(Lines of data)
----

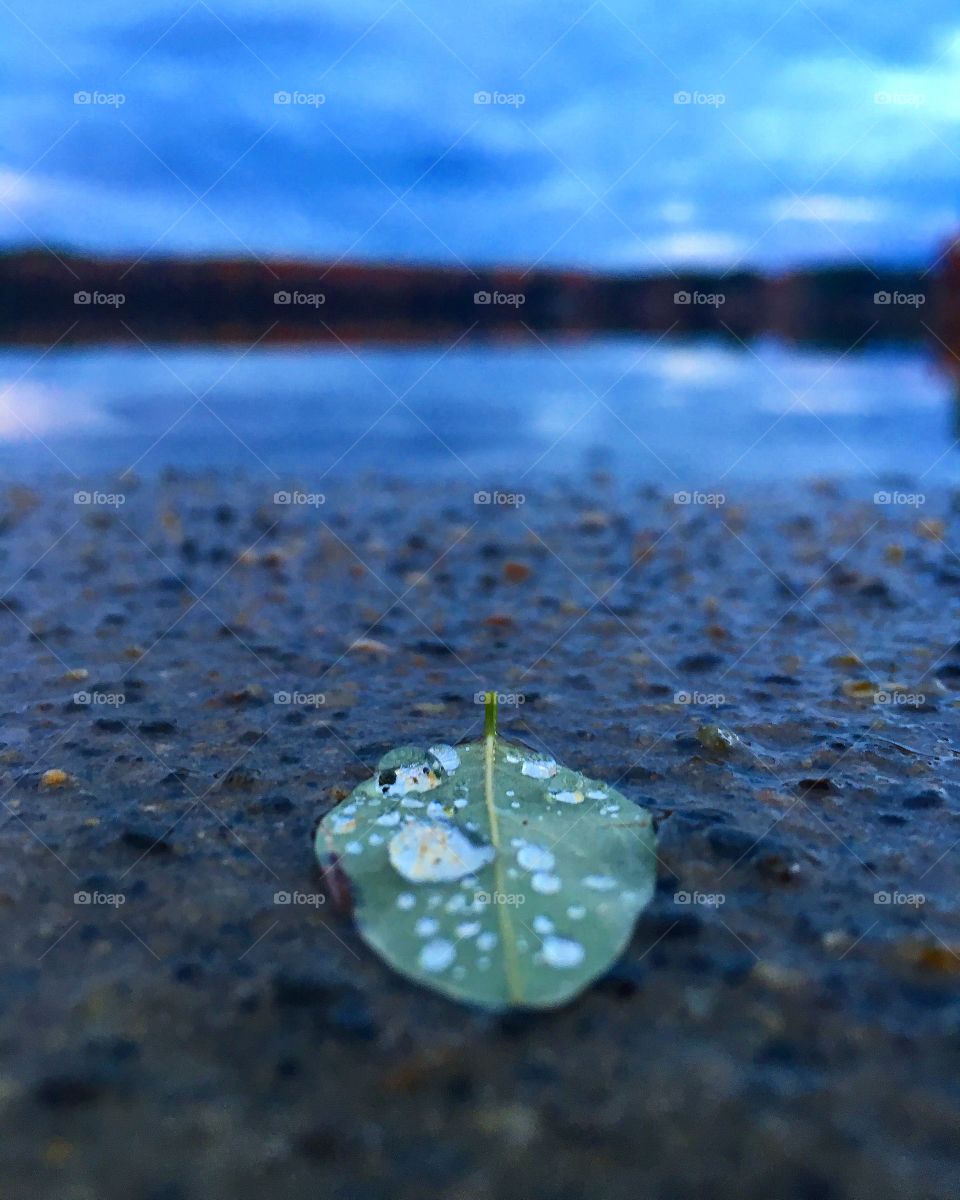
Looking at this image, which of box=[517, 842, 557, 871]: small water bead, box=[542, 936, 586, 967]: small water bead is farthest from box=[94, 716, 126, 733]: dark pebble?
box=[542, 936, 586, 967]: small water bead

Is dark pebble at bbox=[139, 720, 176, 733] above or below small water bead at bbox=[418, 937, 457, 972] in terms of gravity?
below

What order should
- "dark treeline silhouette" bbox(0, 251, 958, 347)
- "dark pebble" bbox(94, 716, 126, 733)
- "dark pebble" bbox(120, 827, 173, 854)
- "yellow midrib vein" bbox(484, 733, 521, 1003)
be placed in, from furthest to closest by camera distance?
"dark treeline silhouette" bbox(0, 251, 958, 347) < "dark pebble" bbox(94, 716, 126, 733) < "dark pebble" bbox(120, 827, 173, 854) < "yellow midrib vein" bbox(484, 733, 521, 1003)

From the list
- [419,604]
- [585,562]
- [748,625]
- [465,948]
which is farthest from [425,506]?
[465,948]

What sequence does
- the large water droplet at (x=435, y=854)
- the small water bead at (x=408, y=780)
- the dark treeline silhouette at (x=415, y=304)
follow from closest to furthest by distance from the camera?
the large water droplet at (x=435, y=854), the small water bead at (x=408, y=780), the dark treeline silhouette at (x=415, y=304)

----

PROBLEM STATEMENT: Pick out every line of the data above that contains the word "which", and copy each of those lines in full.

COMPLETE OUTPUT:
Looking at this image, which of box=[517, 842, 557, 871]: small water bead, box=[542, 936, 586, 967]: small water bead is farthest from box=[94, 716, 126, 733]: dark pebble?
which is farthest from [425,506]?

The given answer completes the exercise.